▸ **SOURCE PASSAGE**
-- START --

In opposition, Said contends that plaintiff lacks standing and has no legal capacity to sue because the assignment in which plaintiff was assigned the first mortgage was invalid since there was an improper chain of assignments prior to the assignment involving plaintiff.

For the reasons set forth below, plaintiff’s motion for summary judgment pursuant to CPLR §3212 is denied in its entirety; and Said’s cross-motion for summary judgment dismissing plaintiff’s complaint pursuant to CPLR §3212 is grantedin its entirety.

Discussion

To be properly before the court, lack of standing must be raised as a defense in defendant’s answer or amended answer or in a timely pre-answer motion to dismiss the complaint pursuant to CPLR §3211(a)(3). (See CPLR §3211[e]; U.S. Bank, N.A. v Denaro,98 AD3d 964, 965 [2d Dept 2012]; Wells Fargo Bank Minnesota, N.A. v Mastropaolo,42 AD3d 239, 244 [2d Dept 2007].) Here, Said asserted plaintiff’s alleged lack of standing as its second and third affirmative defenses in its verified amended answer. Thus, defendant has not waived the affirmative defense of plaintiff’s lack of standing.

-- END --

▸ **TASKS FOR THIS EXERCISE**
[1] Which CPLR provisions does the opinion excerpt on standing cite? List each one.
[2] Repeat the part of the opinion excerpt on standing that begins at the words "In opposition, Said" and stops after the words "grantedin its entirety.".
[3] Pick up the opinion excerpt on the plaintiff's standing after its last sentence and continue it.
The listing that comes next is separate material and has no connection to the opinion excerpt above.

▸ **DATASET EXCERPT**
-- START --

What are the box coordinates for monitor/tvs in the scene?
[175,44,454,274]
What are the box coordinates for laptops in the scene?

-- END --

▸ **TASK ANSWERS**
[1]
CPLR §3212
CPLR §3211(a)(3)
CPLR §3211[e]

[2]
In opposition, Said contends that plaintiff lacks standing and has no legal capacity to sue because the assignment in which plaintiff was assigned the first mortgage was invalid since there was an improper chain of assignments prior to the assignment involving plaintiff.

For the reasons set forth below, plaintiff’s motion for summary judgment pursuant to CPLR §3212 is denied in its entirety; and Said’s cross-motion for summary judgment dismissing plaintiff’s complaint pursuant to CPLR §3212 is grantedin its entirety.

[3]
“Where a defendant raises the issue of standing, the plaintiff must prove its standing to be entitled to relief.” (U.S. Bank, N.A. v Dellarmo, 94 AD3d 746, 748 [2d Dept 2012]; U.S. Bank, N.A. v Sharif, 89 AD3d 723, 724 [2d Dept 2011]; Bank of New York v Silverberg, 86 AD3d 274, 279 [2d Dept 2011]; U.S. Bank, N.A. v Collymore, 68 AD3d 752, 753 [2d Dept 2009].) “In a mortgage foreclosure action, a plaintiff has standing where it is both the holder or assignee of the subject mortgage and the holder or assignee of the underling note at the time the action is commenced.” (Denaro,98 AD3d at 964; Dellarmo, 94 AD3d at 748; Bank of New York, 86 AD3d at 279; Countrywide Homes Loans, Inc. v Gress, 68 AD3d 709, 709—10 [2d Dept 2009]; Collymore, 68 AD3d at 753; Wells Fargo Bank, N.A. v Marchione, 69 AD3d 204, 207 [2d Dept 2009]; Fed. Natl. Mtge. Assn. v Youkelsone, 303 AD2d 546,546—47 [2d Dept 2003].) In essence, for a plaintiff to commence a foreclosure action, “the plaintiff must have legal or equitable interest in the subject mortgage.” (GRP Loan, LLC v Taylor, 95 AD3d 1172, 1173 [2d Dept 2012]; Countrywide Homes Loans, Inc., 68 AD3d at 709; Marchione, 69 AD3d at 207.) Thus, ” foreclosure of a mortgage may not be brought by one who has no title to it’.” (Sharif, 89 AD3d at 724, quoting Kluge v Fugazy, 145 AD2d 537, 538 [1988]; see also Marchione, 69 AD3d at 207.)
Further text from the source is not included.